- Directions:
In the entries below, copy out word for word the stretch from the line containing "Out of the choices" through the line containing "3.65 metres", including both of those lines.

═══ Information given ═══

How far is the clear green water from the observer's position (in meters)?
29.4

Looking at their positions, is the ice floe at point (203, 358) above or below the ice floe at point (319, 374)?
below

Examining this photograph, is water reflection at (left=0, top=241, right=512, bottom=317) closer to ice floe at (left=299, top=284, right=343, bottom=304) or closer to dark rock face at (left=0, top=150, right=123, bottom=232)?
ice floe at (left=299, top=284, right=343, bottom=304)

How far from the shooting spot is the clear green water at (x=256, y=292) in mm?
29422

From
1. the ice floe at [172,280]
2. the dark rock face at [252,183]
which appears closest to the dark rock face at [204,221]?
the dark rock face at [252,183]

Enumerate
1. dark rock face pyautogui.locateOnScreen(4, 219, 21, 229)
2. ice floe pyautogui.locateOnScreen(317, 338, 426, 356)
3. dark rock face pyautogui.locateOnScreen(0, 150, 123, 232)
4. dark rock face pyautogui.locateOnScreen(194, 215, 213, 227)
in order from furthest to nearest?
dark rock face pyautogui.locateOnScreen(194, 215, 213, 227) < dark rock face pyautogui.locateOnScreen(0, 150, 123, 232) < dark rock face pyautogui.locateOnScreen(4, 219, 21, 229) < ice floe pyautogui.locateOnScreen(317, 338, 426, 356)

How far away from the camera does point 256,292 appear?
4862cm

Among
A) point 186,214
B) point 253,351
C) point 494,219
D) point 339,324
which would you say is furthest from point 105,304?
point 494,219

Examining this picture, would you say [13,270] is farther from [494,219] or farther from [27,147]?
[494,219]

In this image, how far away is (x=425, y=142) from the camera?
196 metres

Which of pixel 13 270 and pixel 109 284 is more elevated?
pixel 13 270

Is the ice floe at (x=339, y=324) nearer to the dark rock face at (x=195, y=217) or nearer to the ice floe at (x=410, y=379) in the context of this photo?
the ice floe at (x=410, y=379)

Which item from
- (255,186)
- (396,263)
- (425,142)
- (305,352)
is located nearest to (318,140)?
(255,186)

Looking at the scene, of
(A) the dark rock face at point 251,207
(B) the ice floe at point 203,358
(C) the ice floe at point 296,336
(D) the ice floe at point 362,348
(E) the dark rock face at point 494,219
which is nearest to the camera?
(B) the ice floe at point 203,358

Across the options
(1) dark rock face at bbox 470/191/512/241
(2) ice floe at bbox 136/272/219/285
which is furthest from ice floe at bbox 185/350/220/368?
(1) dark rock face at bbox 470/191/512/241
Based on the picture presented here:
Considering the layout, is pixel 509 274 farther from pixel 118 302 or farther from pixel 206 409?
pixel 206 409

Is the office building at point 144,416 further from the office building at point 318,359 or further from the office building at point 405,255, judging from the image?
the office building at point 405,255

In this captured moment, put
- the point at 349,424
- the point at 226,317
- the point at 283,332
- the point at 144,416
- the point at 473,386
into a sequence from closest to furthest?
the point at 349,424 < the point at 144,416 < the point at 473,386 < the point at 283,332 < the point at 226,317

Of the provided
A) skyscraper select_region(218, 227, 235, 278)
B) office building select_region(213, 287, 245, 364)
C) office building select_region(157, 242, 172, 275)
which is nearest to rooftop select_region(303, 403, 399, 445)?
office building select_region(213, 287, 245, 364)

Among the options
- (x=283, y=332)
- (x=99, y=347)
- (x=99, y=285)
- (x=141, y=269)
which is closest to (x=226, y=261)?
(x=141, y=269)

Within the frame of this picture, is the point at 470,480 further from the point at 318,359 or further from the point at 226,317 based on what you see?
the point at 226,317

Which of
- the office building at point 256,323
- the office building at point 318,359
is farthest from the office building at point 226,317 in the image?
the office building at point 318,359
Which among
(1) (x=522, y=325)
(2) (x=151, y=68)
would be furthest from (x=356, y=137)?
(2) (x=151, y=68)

═══
═══ Information given ═══

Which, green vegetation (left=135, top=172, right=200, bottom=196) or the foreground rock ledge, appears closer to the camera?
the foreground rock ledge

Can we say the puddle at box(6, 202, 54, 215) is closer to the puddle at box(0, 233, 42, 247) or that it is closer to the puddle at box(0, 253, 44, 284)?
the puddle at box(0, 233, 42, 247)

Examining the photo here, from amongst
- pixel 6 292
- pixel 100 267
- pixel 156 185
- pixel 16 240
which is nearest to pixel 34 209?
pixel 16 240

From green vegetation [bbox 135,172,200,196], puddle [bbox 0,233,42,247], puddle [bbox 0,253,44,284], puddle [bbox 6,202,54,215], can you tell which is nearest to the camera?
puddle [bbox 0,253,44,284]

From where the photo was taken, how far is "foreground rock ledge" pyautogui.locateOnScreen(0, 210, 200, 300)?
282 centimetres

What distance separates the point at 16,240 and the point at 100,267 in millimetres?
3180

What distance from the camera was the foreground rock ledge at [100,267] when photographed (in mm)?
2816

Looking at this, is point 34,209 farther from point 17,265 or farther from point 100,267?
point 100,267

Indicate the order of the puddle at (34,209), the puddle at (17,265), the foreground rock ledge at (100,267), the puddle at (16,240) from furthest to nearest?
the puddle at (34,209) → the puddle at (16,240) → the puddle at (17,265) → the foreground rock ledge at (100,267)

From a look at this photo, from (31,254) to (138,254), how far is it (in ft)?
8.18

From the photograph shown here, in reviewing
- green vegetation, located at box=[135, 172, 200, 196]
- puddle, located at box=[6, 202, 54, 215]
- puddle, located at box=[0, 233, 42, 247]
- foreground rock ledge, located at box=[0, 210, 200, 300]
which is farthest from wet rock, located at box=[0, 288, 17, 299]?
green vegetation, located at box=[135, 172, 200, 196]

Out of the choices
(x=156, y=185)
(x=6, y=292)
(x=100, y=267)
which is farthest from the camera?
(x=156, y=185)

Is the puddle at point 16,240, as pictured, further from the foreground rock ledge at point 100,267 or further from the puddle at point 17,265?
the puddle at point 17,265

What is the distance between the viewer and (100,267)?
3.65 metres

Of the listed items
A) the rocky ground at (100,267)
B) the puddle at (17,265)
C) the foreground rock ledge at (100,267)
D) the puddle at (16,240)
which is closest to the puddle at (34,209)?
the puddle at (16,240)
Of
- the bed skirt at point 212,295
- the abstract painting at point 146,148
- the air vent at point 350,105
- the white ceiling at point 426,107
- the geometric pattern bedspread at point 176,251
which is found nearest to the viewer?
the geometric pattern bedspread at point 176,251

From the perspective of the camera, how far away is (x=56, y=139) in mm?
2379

═══

- Full response:
Out of the choices
(x=156, y=185)
(x=6, y=292)
(x=100, y=267)
which is farthest from the camera?
(x=156, y=185)

Is the puddle at point 16,240, as pictured, further from the foreground rock ledge at point 100,267 or further from the puddle at point 17,265?
the puddle at point 17,265

What is the distance between the viewer and (100,267)?
3.65 metres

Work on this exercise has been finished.